Человек хотел добра - Виктор Московкин 11 стр.


- Танюша! - говорит она свистящим шепотом. - Чего ты, дурочка? Иди ко мне…

Через рубашку я чувствую теплое и частое дыхание сестренки. Глажу ее по голове, успокаиваю. Мама забывает о ней и опять смотрит в угол.

Снова можно играть. Продеваю в пуговицу две длинные нитки, связываю их на концах и дергаю короткими рывками. Пуговица раскручивается и гудит, как шмель, которого прикрыли кепкой. У Тани от восторга блестят глаза.

А день тянется долго…

Я соскабливаю пятачком ледяные узоры со стекла, разглядываю, что делается на улице.

Вот пробежали по дороге ребята с сумками - из школы. А я не учусь уже целую неделю, с тех пор как маме стало совсем плохо. Ее хотели положить в больницу, но мама почему-то не согласилась, и теперь к нам ходит доктор Радзиевский…

Какой чудной грузовик с прицепом проскочил! Прицеп - целый вагон, серебристый, с красной полоской наискосок борта. На улицах он появился совсем недавно - возит продукты. И сейчас, наверно, проехал к "Гастроному", где трамвайная остановка.

Мы живем в поселке Текстилей, который отделяется от города рекой.

Если идти от трамвайной остановки мимо "Гастронома", увидишь фабрику - два громадных кирпичных здания с башнями. Мне всегда думалось, что стоит взобраться на одну из этих башен - и откроется, как в сказке, удивительный мир.

Я даже представляю: весь город перед тобой, и кажется он не настоящим. Во все стороны по улицам бегут игрушечные трамвайчики и автомобили. Волга и та выглядит узкой ленточкой, а ширина ее в наших местах около километра.

Слева от фабрики стоят пятиэтажные корпуса для рабочих. За корпусами начинается Чертова Лапа. Раньше, говорят, тут было вязкое болото, затягивало скотину и даже неосторожных людей. Сейчас болота и в помине нет, стоят дома, и перед ними асфальтированные тротуары. А название - Чертова Лапа - до сих пор осталось.

Захочешь пойти в другую сторону от трамвайной остановки - выйдешь к кинотеатру. Тут же рядом стадион и большой старый парк. В парке пруды с позеленевшей водой. На берегу одного из них стоит школа. Другой раз играют в хоккей - из окна, как с трибуны, все видно.

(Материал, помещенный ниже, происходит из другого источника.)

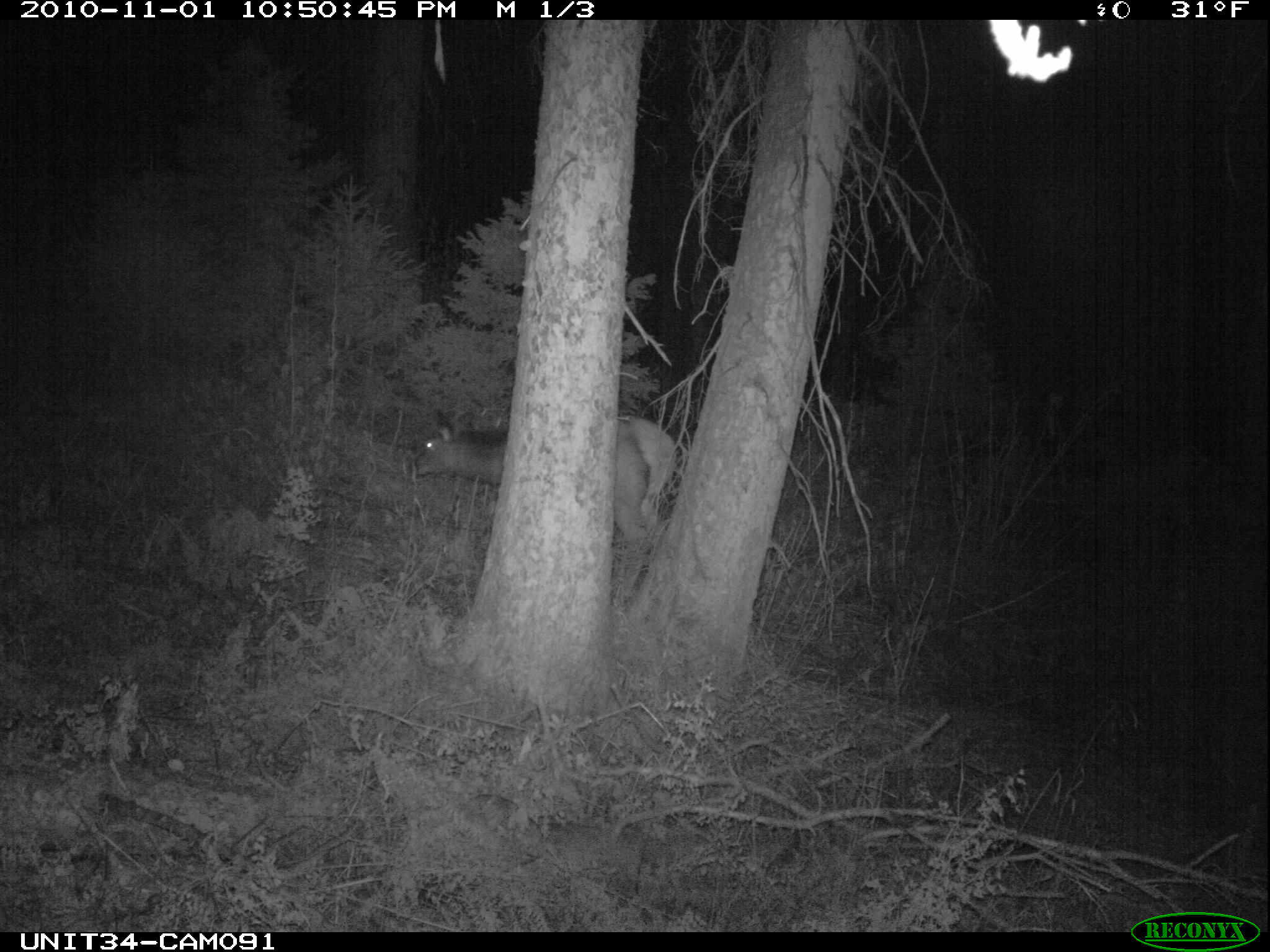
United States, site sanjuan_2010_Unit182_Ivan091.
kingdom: Animalia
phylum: Chordata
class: Mammalia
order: Artiodactyla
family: Cervidae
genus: Cervus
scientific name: Cervus elaphus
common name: red deer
Cervus elaphus (red deer).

Самое замечательное в поселке Текстилей - фабрика. Работают на ней тысячи. Выходят рабочие со смены и идут, идут - минут пятнадцать.

Почти все в поселке работают на фабрике. Возьми хоть дядю Ваню Филосопова, хоть Марью Голубину, хоть отца Тольки Уткина - Алексея Ивановича. Да и мама работала там, пока не болела. Она ткачиха…

В полдень к нам пришел доктор Радзиевский. Он старательно обметает снег с валенок, неторопливо снимает пальто. Потом, потирая озябшие руки, подходит к маме.

Мы с Таней смотрим на него и ждем, что он скажет. У доктора совсем седые волосы и розовые уши, - наверно, от мороза. Он стоит, чуть наклонившись к маме, и видно, как выпирают из-под серого пиджака худые лопатки.

Живет доктор на глухой улочке в собственном доме, неподалеку от нас. Дом маленький, в три окошка, и тоже постаревший, как и его хозяин. Мало кто помнит, когда Радзиевский поселился в нем.

Было это еще до революции. Тогда на фабрике часто болели чахоткой, и работать доктору приходилось много. Но он никому не отказывал, ходили к нему в любое время дня и ночи.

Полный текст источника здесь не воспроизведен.